Press Release
American Editor, Anne Perry, who has worked in the UK publishing industry for less than four years, was last tonight announced as the winner of the Kim Scott Walwyn Prize 2014. She follows in the footsteps of her compatriot Miriam Robinson, who picked up last year's Prize.The Prize, which celebrates the professional achievements and promise of women who have worked in publishing in the UK for up to seven years, was awarded at a ceremony packed with industry professionals at the Free Word Centre in Farringdon.
Victoria Barnsley, entrepreneur, businesswoman and former CEO and Publisher of HarperCollins UK and International, gave the keynote speech before Denise Johnstone-Burt, co-chair of the Kim Scott Walwyn Prize Committee and Judging Panel and Publisher at Walker Books, announced Anne as this year's winner. The Prize, worth £1000, is sponsored by the Society of Young Publishers and also includes a two-day course of Perry's choice, courtesy of the Publishing Training Centre.

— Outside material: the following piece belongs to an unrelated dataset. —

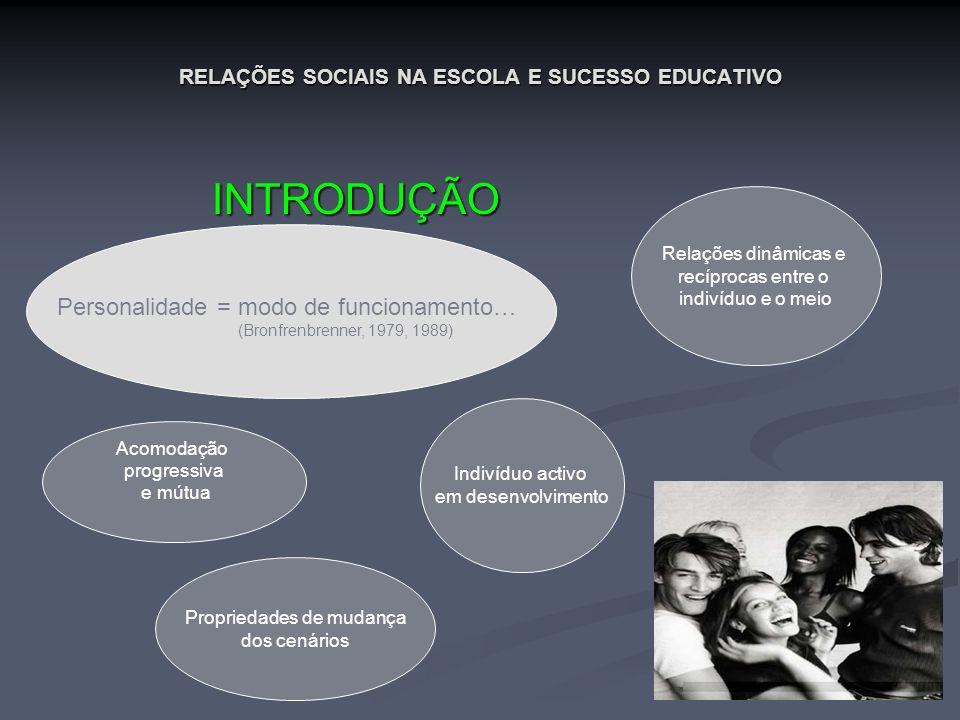 RELAÇÕES SOCIAIS NA ESCOLA E SUCESSO EDUCATIVO INTRODUÇÃO INTRODUÇÃO Personalidade = modo de funcionamento… (Bronfrenbrenner, 1979, 1989) Relações din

Anne Perry, who has an MA in History, started her career in academia, copy-editing for The Journal of Juvenile Law and Politics at the University of California, as well as researching and teaching at the University of Chicago. In 2007 she made her move into trade publishing launching the review blog Pornokitsch with her husband Jared Shurin, which won them The British Fantasy Award for Best Non-Fiction 2013. From this base, they founded The Kitschies, the hugely successful UK genre Awards for speculative and fantasy fiction, which last year led them to be voted among the Hospital Club's top 10 most innovative and influential people working in publishing. The couple has also published their own anthologies under the imprint Jurassic London, the first of which, Pandemonium: Stories of the Apocalypse, was published in partnership with the Tate in November 2011 to coincide with the John Martin exhibit.
In 2012, Perry was hired by Hodder & Stoughton as an Assistant Editor, commissioning genre fiction, developing Hodder's backlist and digital genre publishing, and building Hodder's online profile amongst science fiction and fantasy readers with the Hodderscape blog. With a string of brilliant acquisitions under her belt, including Sarah Lotz's The Three, she was promoted to Editor in under a year. Described by Oliver Johnson, Associate Publisher at Hodder & Stoughton as 'one of the most talented and innovative young editors in the business', she was a unanimous choice as this year's winner.